Kegiatan pengerukan dan normalisasi ini mulai dilakukan pada Kamis, 11 Desember 2025.
Tingginya Sedimentasi Jadi Pemicu
Normalisasi dilakukan sebagai respons terhadap kondisi sungai yang mengalami peningkatan volume lumpur secara signifikan.
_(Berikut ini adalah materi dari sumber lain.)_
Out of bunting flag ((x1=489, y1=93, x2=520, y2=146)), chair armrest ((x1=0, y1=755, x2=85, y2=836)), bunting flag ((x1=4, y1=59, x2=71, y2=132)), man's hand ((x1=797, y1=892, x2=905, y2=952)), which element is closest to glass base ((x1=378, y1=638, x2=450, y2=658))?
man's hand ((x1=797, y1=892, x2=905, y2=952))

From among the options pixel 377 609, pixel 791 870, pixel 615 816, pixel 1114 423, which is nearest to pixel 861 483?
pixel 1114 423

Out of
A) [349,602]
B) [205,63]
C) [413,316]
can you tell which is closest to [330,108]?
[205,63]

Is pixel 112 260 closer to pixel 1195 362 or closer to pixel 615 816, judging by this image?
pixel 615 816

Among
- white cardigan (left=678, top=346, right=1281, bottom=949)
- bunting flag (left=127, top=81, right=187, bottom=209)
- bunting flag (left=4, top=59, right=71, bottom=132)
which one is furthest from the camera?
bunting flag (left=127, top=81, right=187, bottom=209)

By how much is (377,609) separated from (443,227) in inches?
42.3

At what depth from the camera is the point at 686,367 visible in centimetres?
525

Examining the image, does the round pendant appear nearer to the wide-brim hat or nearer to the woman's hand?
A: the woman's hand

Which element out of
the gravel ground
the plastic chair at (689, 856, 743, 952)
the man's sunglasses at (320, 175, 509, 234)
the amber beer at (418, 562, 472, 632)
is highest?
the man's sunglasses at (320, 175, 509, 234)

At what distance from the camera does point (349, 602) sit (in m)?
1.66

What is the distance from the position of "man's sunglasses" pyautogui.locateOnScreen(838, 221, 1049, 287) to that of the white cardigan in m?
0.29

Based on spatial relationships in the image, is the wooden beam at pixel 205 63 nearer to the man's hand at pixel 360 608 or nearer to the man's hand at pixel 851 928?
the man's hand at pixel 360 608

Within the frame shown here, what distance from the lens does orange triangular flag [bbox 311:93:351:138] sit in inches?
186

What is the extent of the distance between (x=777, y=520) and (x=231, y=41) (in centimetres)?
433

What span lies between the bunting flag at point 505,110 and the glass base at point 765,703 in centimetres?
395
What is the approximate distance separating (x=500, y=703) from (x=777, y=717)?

Tingginya sedimentasi ini dikhawatirkan dapat mengganggu aliran air dan memicu potensi banjir, terutama saat curah hujan meningkat.
“Kami memprioritaskan pengerukan ini untuk memastikan fungsi sungai tetap optimal sebagai sungi utama di wilayah ini,” ujar perwakilan PT BRP, di lokasi proyek.
Proses normalisasi ini melibatkan penggunaan alat berat untuk mengeruk dan mengangkat material lumpur dari dasar sungai.
PT BRP menargetkan agar kapasitas tampung dan kelancaran aliran air Sungai Srengseng Hilir dapat kembali pulih pasca-pekerjaan ini selesai.
Madrawi Ketua Badan Kerjasama Antar Desa Kecamatan Sukatan menyampaikan bahwa Normalisasi kembali sungai Srengseng Hilir harus dilakukan kembali mengingat sedimentasi lumpur yang kembali tinggi akibat luapan air di cuaca ekstre.
” Kami berharap kepada pihak BBWS dan PT. BRP untuk kembali melakukan normalisasi karena sedimentasi lumpur yang mulai tinggi, ujar Madrawi
“Warga setempat diharapkan dapat mendukung upaya normalisasi ini dengan menjaga kebersihan lingkungan sungai dan tidak membuang sampah sembarangan, guna mencegah masalah sedimentasi berulang di masa mendatang,pungkasnya.